As Wisynco plots the expansion of both its product line and factory, the company is optimistic it can complement these plans with cost savings from its yet-to-be commissioned cogeneration plant.
In a recent report to shareholders, Chairman William Mahfood and CEO Andrew Mahfood wrote, “Our Cogeneration plant is scheduled to be commissioned during our third quarter (March 2020) and we look forward to the cost savings and efficiencies which this will bring.”
In February 2014, signalled its intention to invest in an energy-saving facility. At the time the company said it planned to use liquefied petroleum gas (LPG) to fire its dual-fuel engine until liquefied natural gas (LNG) becomes available in Jamaica.
“The plant is actually installed now. They’re getting ready to start testing it and it is anticipated we would start sometimes to the end of March.”– Chairman of Wisynco Group, William Mahfood
“We are very close to finalising the deal, we’ve identified a partner and have decided which system to use,” chairman of Wisynco Group, William Mahfood, told Jamaica Observer’s Caribbean Business Report at the time.

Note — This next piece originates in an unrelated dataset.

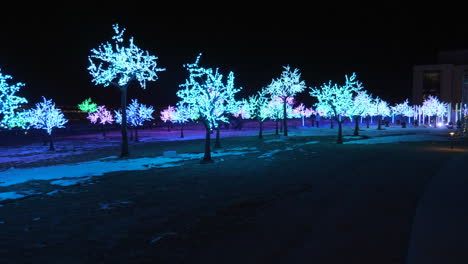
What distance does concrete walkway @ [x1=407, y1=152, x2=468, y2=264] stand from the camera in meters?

The cogeneration plant would also include an expanded biological waste-water treatment plant to purify water.
However, in December last year at Wisynco’s annual general meeting, Mahfood told Caribbean Business Report that the commissioning of the plant, which should have already been operational, had been delayed due to the late arrival of parts.
With the arrival of the plant’s components, Mahfood assured the plant would be fully functional by next month, March.
In a follow-up interview at the chairman’s Lakes Pen office, Mahfood revealed, “The plant is actually installed now. They’re getting ready to start testing it and it is anticipated we would start sometimes to the end of March.
“We expect savings from it to be about US$1 million a year — so about JM$140 million to JM$150 million in net savings.”
He added that the savings realised from the cogeneration plant will create room for Wisynco to embark on additional production. The chairman even estimates that the facility will reduce the company’s dependency on the Jamaica Public Service grid by 20 per cent, but will not at this time engage in net billing.
“But the reality is that it will give us an understanding of managing our own energy capabilities and maybe, hopefully, one day further reduce that dependency,” Mahfood stated.